→ Extract provided:
- - -

Bank of America's bac purchase of Merrill Lynch mer will create the nation's largest retail bank even as it signals the end of independence for the 94-year-old brokerage house known for bringing Wall Street to Main Street.
Bank of America's decision to acquire Merrill Lynch in an all-stock transaction — the culmination of 48 hours of frenzied negotiations — will give it the nation's largest retail brokerage network and a sizable investment banking presence.
It's a bold move and a noteworthy reversal for CEO Ken Lewis, who last fall, when steep trading losses in BofA's own investment banking division helped cut the bank's third-quarter profits by almost a third, said he wasn't interested in growing it.
"I've had all the fun I can stand in investment banking at the moment," he told banking analysts in a conference call, according to a transcript.
Lewis was more upbeat Monday about BofA's prospects with the nation's biggest brokerage house in its growing empire. Buying Merrill was the "strategic opportunity of a lifetime," Lewis said.
Investors were less enthusiastic. In a day that saw steep losses in the market, BofA's shares fell 21% to $26.55. Merrill's shares rose a penny to $17.06.
With the bank's shares worth less, that cuts the value of the transaction to less than $40 billion, or about $22 a share, from about $50 billion, or $29 a share, based on Friday's closing prices.
The acquisition is an aggressive move by Bank of America to expand its already gigantic financial footprint only two months after acquiring Countrywide, previously the nation's largest independent mortgage lender. It comes as a growing number of financial institutions are teetering amid a faltering economy and soured real estate investments.

- - -

→ Input data:
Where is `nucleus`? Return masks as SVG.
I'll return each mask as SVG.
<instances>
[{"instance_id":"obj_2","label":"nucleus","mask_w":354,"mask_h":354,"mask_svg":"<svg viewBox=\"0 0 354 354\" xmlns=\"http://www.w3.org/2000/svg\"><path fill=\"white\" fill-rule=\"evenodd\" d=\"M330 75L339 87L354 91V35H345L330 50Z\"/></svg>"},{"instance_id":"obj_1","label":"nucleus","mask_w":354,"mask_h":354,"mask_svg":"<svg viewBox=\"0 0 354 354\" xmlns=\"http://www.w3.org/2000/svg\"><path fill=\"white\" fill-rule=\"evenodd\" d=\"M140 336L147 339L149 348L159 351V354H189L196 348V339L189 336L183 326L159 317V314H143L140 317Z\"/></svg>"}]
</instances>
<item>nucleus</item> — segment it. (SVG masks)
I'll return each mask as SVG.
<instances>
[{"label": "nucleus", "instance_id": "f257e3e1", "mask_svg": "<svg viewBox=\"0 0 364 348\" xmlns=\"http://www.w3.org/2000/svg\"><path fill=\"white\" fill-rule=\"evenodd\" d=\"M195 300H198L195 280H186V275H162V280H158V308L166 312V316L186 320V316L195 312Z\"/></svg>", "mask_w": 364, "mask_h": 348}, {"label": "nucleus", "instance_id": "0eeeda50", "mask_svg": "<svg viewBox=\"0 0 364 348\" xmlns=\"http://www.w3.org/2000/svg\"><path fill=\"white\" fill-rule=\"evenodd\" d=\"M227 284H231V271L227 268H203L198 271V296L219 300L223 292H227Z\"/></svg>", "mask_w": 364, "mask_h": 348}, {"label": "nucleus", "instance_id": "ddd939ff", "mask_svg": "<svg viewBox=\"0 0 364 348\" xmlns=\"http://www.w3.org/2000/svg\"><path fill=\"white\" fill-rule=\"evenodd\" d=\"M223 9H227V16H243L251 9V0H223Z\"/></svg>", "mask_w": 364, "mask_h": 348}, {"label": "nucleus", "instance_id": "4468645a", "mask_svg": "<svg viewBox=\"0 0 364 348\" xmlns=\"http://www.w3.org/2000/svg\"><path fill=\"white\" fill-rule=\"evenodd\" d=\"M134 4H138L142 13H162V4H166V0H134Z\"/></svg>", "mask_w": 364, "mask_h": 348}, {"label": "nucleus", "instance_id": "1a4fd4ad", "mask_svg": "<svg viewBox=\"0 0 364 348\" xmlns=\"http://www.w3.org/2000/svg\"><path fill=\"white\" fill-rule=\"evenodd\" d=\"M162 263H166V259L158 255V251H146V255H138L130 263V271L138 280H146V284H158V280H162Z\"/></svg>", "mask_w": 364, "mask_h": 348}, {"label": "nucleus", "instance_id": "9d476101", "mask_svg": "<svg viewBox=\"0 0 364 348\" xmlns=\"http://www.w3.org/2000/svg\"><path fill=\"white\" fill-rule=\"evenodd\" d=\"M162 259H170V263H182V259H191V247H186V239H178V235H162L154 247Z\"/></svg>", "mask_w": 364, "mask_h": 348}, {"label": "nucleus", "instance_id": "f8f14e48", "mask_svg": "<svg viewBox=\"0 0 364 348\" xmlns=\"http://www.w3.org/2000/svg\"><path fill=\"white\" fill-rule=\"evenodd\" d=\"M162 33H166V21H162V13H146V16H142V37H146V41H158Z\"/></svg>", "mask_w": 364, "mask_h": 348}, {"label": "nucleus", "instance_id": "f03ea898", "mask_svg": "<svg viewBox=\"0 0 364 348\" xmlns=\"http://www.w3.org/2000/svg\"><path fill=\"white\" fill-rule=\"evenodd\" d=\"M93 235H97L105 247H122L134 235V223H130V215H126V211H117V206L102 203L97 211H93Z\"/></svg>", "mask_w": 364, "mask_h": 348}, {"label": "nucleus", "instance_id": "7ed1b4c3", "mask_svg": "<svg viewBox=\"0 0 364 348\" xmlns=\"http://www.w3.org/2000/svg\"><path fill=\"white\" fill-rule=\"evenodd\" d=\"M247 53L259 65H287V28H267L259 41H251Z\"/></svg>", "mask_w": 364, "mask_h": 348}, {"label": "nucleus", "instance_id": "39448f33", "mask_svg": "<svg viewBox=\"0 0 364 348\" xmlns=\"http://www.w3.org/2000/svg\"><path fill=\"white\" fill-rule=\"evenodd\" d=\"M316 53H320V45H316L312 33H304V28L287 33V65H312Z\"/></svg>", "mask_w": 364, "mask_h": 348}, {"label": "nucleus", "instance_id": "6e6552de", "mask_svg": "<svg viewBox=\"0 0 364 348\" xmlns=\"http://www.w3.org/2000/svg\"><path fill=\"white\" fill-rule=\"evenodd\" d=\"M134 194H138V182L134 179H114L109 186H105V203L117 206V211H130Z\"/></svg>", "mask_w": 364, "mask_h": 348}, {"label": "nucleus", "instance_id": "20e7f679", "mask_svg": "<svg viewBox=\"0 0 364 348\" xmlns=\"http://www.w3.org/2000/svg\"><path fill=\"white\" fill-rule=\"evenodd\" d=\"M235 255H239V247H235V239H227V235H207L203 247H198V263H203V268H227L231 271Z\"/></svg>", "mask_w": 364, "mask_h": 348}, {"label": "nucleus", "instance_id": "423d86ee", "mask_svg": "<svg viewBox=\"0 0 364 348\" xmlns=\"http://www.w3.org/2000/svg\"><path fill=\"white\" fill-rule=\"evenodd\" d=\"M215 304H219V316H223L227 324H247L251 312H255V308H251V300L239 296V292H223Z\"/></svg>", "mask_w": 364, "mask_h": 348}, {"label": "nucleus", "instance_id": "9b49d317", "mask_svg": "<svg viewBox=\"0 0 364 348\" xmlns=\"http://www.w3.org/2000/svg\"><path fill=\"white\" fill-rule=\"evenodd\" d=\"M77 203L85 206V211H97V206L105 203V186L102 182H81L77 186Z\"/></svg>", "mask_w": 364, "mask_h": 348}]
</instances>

- - -

→ Activities:
**1.** Write out the stretch of the Merrill Lynch article from "Investors were less" through "Friday's closing prices.", swapping "Investors" for "Shareholders".
**2.** Answer these questions from the Merrill Lynch article.
(a) How old is the brokerage house Merrill Lynch?
(b) By what percentage did BofA's shares fall?
(c) What company did Bank of America acquire two months before this deal?
The lines have nothing to do with the Merrill Lynch article.

→ Solutions:
**1.**
Shareholders were less enthusiastic. In a day that saw steep losses in the market, BofA's shares fell 21% to $26.55. Merrill's shares rose a penny to $17.06.
With the bank's shares worth less, that cuts the value of the transaction to less than $40 billion, or about $22 a share, from about $50 billion, or $29 a share, based on Friday's closing prices.

**2.**
(a) 94 years old.
(b) 21%.
(c) Countrywide.